I’ve also visited eastern Turkey, once part of the Armenian homeland. Early in the 20th century, nearly 1 and 1/2 million Armenians lost their lives in another ethnicide. Today, the ancient Armenian churches that have survived in eastern Anatolia are merely shells, ghosts of their former selves. Most have not served as Christian churches for over 100 years.
At the Choeung Ek Genocide Center, the executions were particularly brutal. They didn’t want to waste bullets, so they used axes, shovels, and other farm tools to accomplish the killing. They used music to help masked the cries of the victims. Among the many killed were women and children. To remember this holocaust, there is now an information complex at the Choeung Ek site. In the center of the complex is a giant stupa, which also functions as an ossiary for the bones of many of the victims.
The intent of the Pol Pot regime was to re-orient society along proletarian lines. Those who died or were killed were frequently either political prisoners or members of the middle class (teachers, engineers, doctors, etc.) and their families. Although there was a component of ethnicide, Pol Pot was largely trying to make Cambodian society over according to his own sick and perverted vision, an extreme version of Maoism or Stalinism.

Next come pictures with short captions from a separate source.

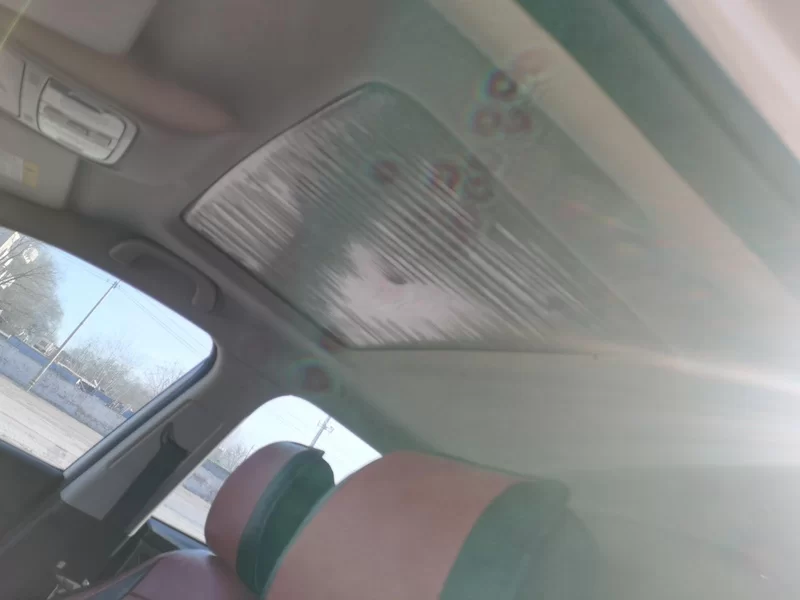 长安 长安CS75 2023 #13 长安 长安CS75 2023 汽车图片 #13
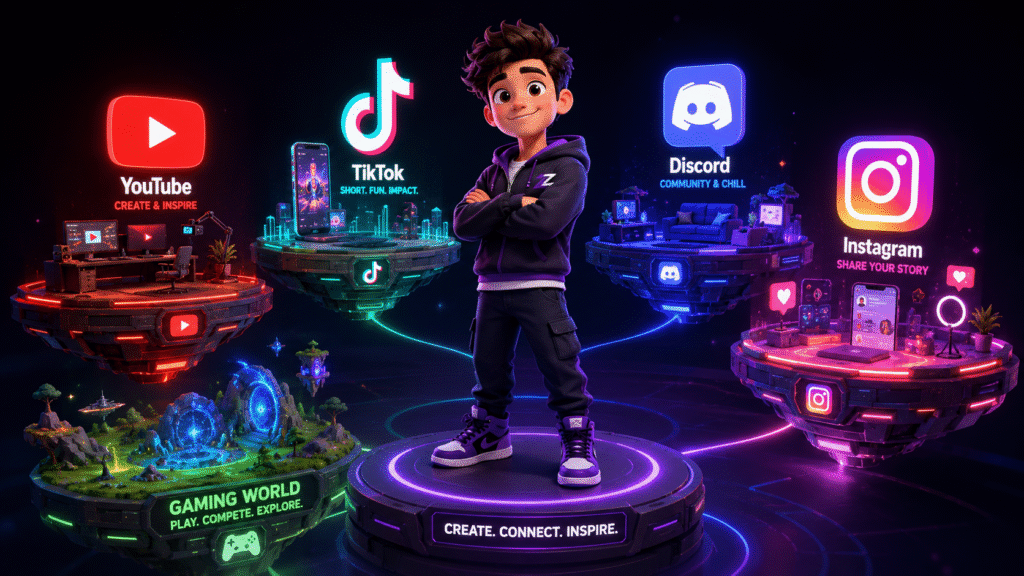 Future of Online Avatars Look Like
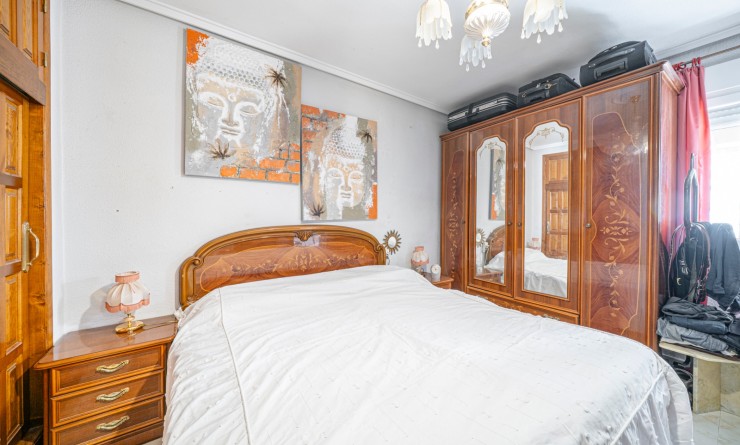 Wederverkoop - Villa - Ciudad Quesada - Rojales - Rojales
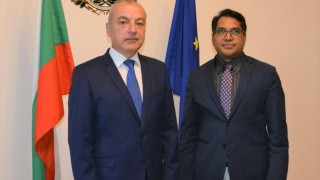 България спазва всички конвенции в областта на правата на бежанците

When one thinks of Cambodia, Nazi Germany, or Armenia, one wonders about God’s master plan. With so many people living and dying in such horrible ways, what is the point of life on earth? For example, the Mormon Plan of Salvation (or Happiness) only makes sense when an individual has some economic, political, and/or social freedom. So many billions have not or do not have real opportunity. Are we to believe that these billions who have suffered on earth are here to fill some hopeless role in a gigantic stage production?
Science-fiction writers suggest that maybe we are just characters in a giant computer simulation. For the sake of the Cambodians who died at the hands of the Pol Pot regime, I hope the genocide victims were not real, just a part of my personal computer simulation.